Meus amigos iriam para Disney, dois dias depois, com as crianças e eu não queria mobilizá-los. Afinal, o aeroporto ficava quatro horas distante de sua casa e seria uma viagem enorme de ida e volta. E para quê? Ligava para eles duas vezes por dia, dizendo que estava esperando e que estava tudo bem.

Evidentemente, não estava nada bem. Mas fiz o melhor que pude. Naquele saguão sem recursos, dei uma de barraqueira. Juntei minha mala grande, coloquei a de mão em cima, puxei uma mesa deles para perto do telefone publico, que passei a considerar meu centro de informação com meus amigos, e usei uma daquelas cadeiras presas ao chão. Nem sei como não me impediram. Talvez a determinação das atitudes. Os seguranças apenas me olharam. Tentaram se aproximar, mas não dei pelota. Estava montando meu escritório provisório. Mesa, telefone, cadeira, malas como estante. Livro aberto e leitura. Não havia mais nada a fazer. Felizmente, eu tinha mais de um livro na mala e tudo que não tinha lido durante a semana foi engolido ali mesmo.

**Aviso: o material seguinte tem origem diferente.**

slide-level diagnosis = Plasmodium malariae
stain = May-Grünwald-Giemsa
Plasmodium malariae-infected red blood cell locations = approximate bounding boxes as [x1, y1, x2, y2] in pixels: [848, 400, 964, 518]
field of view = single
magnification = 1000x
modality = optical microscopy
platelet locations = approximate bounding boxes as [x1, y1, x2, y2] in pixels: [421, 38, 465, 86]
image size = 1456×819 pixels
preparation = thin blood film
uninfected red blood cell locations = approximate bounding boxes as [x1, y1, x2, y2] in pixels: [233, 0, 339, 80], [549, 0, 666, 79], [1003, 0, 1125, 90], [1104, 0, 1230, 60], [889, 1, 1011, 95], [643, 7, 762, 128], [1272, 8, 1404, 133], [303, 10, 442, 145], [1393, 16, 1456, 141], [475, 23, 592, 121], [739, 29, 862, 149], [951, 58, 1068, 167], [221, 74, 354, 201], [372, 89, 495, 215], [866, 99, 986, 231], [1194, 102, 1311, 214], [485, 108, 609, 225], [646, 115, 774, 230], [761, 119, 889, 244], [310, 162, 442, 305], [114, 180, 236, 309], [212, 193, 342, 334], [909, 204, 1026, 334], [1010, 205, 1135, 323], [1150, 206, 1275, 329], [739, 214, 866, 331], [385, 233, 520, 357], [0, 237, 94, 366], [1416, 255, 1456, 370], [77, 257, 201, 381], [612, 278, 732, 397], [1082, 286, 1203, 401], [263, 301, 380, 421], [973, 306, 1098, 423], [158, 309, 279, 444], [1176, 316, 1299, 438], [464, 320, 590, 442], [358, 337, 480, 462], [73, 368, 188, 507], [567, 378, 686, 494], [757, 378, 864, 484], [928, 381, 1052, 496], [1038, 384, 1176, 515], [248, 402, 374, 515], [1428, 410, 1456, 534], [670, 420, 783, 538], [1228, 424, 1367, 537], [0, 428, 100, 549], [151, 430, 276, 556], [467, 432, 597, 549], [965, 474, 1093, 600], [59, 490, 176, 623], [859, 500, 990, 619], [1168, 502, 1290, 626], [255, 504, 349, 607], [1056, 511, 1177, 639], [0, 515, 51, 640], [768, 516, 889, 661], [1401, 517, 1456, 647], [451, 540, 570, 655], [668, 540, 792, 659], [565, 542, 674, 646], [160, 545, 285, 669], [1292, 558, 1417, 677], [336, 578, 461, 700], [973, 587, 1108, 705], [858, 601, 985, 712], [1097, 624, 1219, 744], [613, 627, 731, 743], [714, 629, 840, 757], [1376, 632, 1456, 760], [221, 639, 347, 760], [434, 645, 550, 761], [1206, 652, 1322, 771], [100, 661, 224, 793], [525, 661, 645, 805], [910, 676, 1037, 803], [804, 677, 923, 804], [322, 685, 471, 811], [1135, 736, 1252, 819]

Quando soube que não voaria naquele dia, perdi, finalmente, as estribeiras. Perguntei indignada se alguém ali falava francês, espanhol ou português. Ninguém. Eu falava três línguas e todos ali só sabiam falar uma droga de única língua. Exigi uma intérprete. A comissária, com cara de máquina, solicitou meu passaporte, disse para esperar e sumiu! Sumiu com meu passaporte por longos quarenta minutos! Eu queria ser presa, eu queria qualquer coisa, algum treco tinha de acontecer! Enfim, ela voltou e solicitou (eles não pedem, eles mandam ou solicitam, com uma falta de gentileza espantosa!) que a acompanhasse. Lá estava a minha intérprete. Ao telefone, lógico. Peguei o aparelho e, do outro lado, uma brasileira, com sotaque carioca. Contei tudo que estava acontecendo, exigi um hotel, um banho, uma cama e, principalmente, providências imediatas para que eu voltasse ao meu país. Foi tudo ouvido, anotado e providências seriam tomadas imediatamente. Que eu me acalmasse e que, em breve tudo estaria bem. Depois disso, me levaram para o saguão de novo e pediram que aguardasse. Eles estariam tomando providências.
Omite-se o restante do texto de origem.